[[ Data shown, beginning ]]
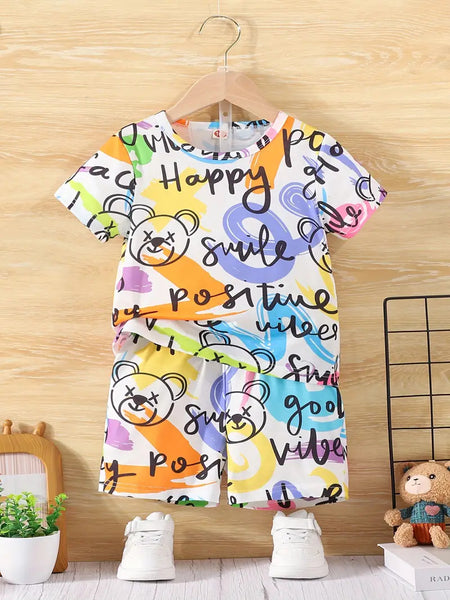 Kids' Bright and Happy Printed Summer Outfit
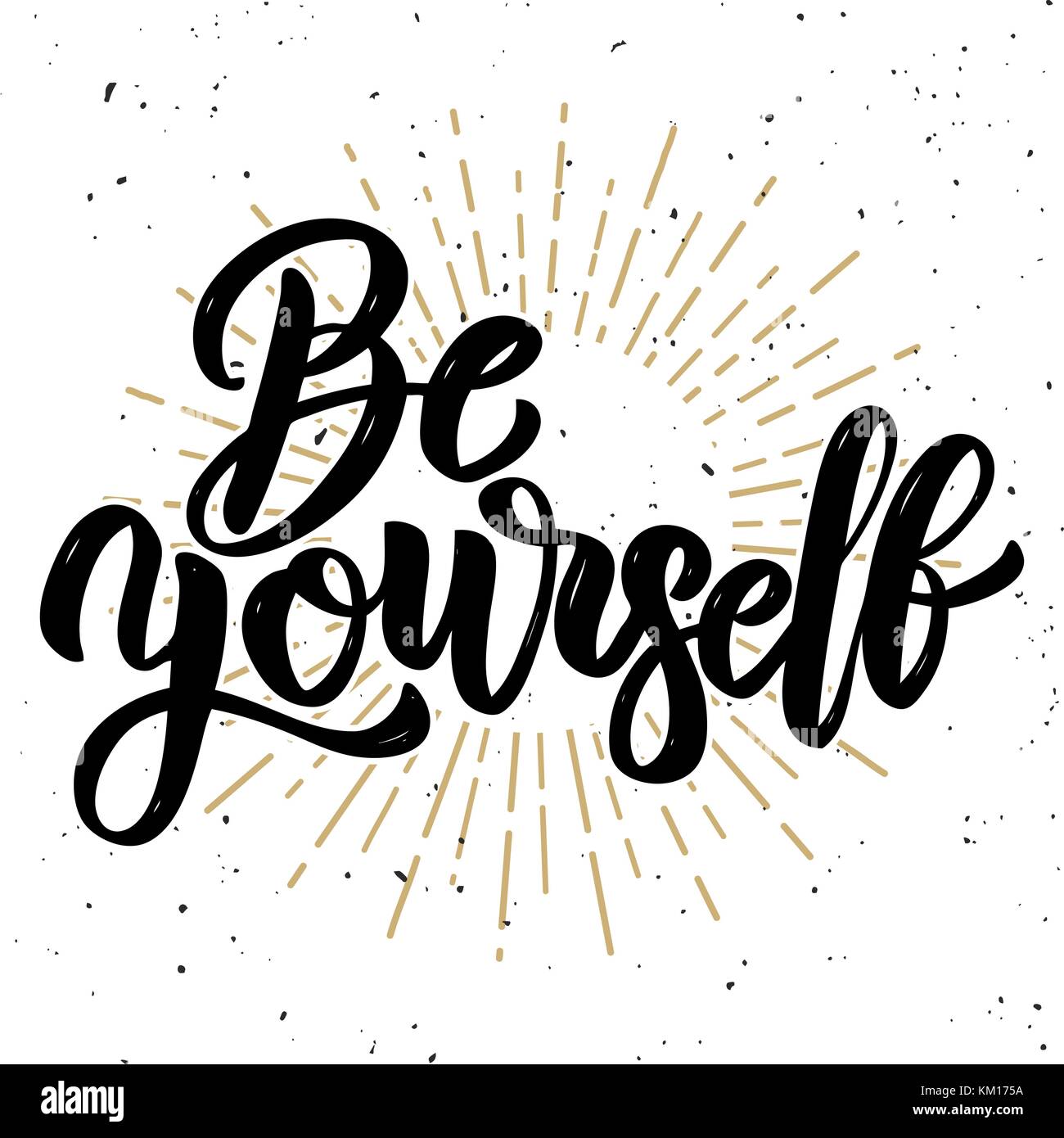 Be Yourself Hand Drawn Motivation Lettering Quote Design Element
[[ Data shown, end ]]
[[ Data shown, beginning ]]
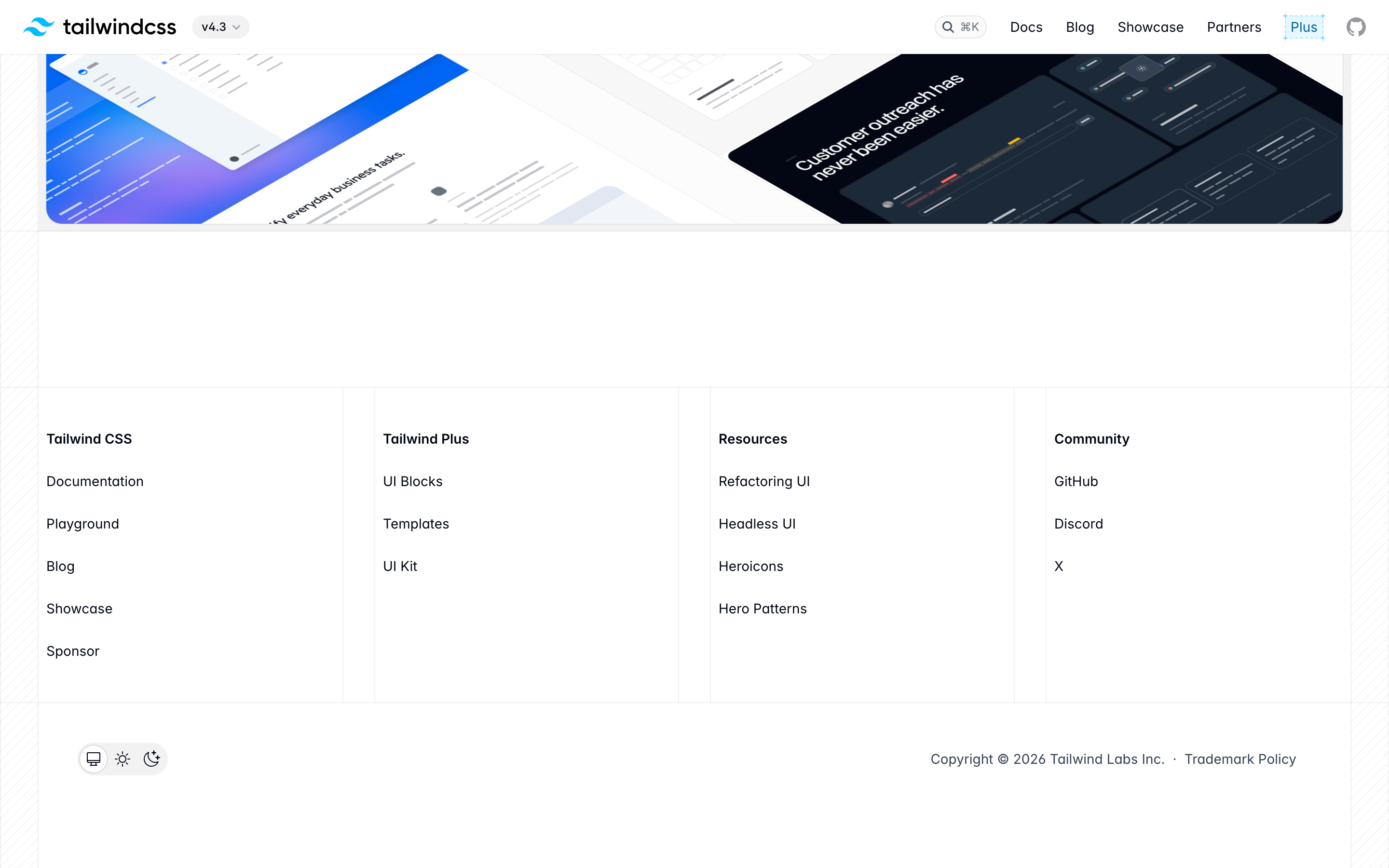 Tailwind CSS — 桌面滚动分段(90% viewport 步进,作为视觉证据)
[[ Data shown, end ]]
[[ Data shown, beginning ]]
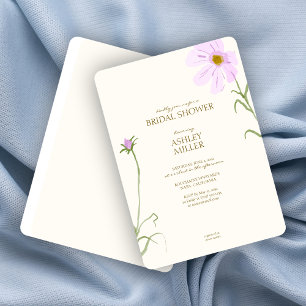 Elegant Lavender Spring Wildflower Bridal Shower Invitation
[[ Data shown, end ]]
# Problem
The line holding "Kids' Bright and Happy Printed Summer Outfit" starts the copy and the line holding "Be Yourself Hand" ends it. Repeat those two lines above and all between them exactly, leaving out pictures.

# Response box
 Kids' Bright and Happy Printed Summer Outfit
 Be Yourself Hand Drawn Motivation Lettering Quote Design Element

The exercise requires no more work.